开发者

C# QuickSort too slow

I'm learning different types of sorting now, and I found out that, starting from a certain point, my QuickSort algorithm doesn't work that quick at all.

Here is my code:

class QuickSort
    {

       // partitioning array on the key so that the left part is <=key, right part > key
            private int Partition(int[开发者_如何学编程] arr, int start, int end)
            {
                    int key = arr[end];
                    int i = start - 1;
                    for (int j = start; j < end; j++)
                    {
                            if (arr[j] <= key) Swap(ref arr[++i], ref arr[j]);
                    }
                    Swap(ref arr[++i], ref arr[end]);
                    return i;
            }


            // sorting
            public void QuickSorting(int[] arr, int start, int end)
            {
                    if (start < end)
                    {
                            int key = Partition(arr, start, end);
                            QuickSorting(arr, start, key - 1);
                            QuickSorting(arr, key + 1, end);
                    }
            }
      }


    class Test
    {
            static void Main(string[] args)
            {                       
                    QuickSort quick = new QuickSort();
                    Random rnd = new Random(DateTime.Now.Millisecond);

                    int[] array = new int[1000000];

                    for (int i = 0; i < 1000000; i++)
                    {
                            int i_rnd = rnd.Next(1, 1000);
                            array[i] = i_rnd;
                    }

                    quick.QuickSorting(array, 0, array.Length - 1);

            }
      }

It takes about 15 seconds to run this code on an array of a million elements. While, for example, MergeSort or HeapSort do the same in less than a second.

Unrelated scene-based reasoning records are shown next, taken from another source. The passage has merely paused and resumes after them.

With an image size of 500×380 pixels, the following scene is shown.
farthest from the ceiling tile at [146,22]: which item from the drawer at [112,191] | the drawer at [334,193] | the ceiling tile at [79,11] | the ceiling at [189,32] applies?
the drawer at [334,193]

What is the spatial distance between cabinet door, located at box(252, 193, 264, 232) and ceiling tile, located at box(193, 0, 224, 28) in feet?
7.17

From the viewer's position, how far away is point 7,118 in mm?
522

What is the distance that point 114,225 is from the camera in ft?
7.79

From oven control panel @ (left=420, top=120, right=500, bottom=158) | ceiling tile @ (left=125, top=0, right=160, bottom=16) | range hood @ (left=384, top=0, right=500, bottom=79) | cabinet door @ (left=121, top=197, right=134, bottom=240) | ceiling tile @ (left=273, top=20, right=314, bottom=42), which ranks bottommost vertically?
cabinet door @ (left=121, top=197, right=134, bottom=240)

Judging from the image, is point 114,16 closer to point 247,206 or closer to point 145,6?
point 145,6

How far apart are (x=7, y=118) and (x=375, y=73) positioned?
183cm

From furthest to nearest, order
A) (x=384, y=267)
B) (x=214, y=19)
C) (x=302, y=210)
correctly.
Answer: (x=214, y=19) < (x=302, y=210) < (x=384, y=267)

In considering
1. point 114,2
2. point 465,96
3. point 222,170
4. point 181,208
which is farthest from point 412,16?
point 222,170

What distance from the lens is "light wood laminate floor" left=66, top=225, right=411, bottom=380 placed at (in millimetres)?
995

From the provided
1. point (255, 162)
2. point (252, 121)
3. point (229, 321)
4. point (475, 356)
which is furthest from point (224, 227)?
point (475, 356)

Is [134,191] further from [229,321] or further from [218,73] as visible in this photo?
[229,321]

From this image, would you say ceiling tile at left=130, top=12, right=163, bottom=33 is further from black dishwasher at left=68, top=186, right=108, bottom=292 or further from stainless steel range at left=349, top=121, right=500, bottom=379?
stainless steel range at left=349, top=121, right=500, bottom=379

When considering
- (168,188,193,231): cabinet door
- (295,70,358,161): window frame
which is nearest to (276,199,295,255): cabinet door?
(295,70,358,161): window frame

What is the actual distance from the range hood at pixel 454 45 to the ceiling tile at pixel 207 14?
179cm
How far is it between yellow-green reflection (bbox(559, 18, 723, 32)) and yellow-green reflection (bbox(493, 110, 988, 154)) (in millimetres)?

Could you please explain to me why this can happen?


How quick your sort is and which algorithm you should use depends a lot of your input data. Is it random, nearly sorted, reversed etc.

There's a very nice page that illustrates how the different sorting algorithms work:

  • Sorting Algorithm Animations


Have you considered inlining the Swap method? It shouldn't be hard to do so, but it may be that the JIT is finding it hard to inline.

When I implemented quicksort for Edulinq I didn't see this problem at all - you may want to try my code (the simplest, recursive form probably) to see how that performs for you. If it does well, try to work out where the differences are.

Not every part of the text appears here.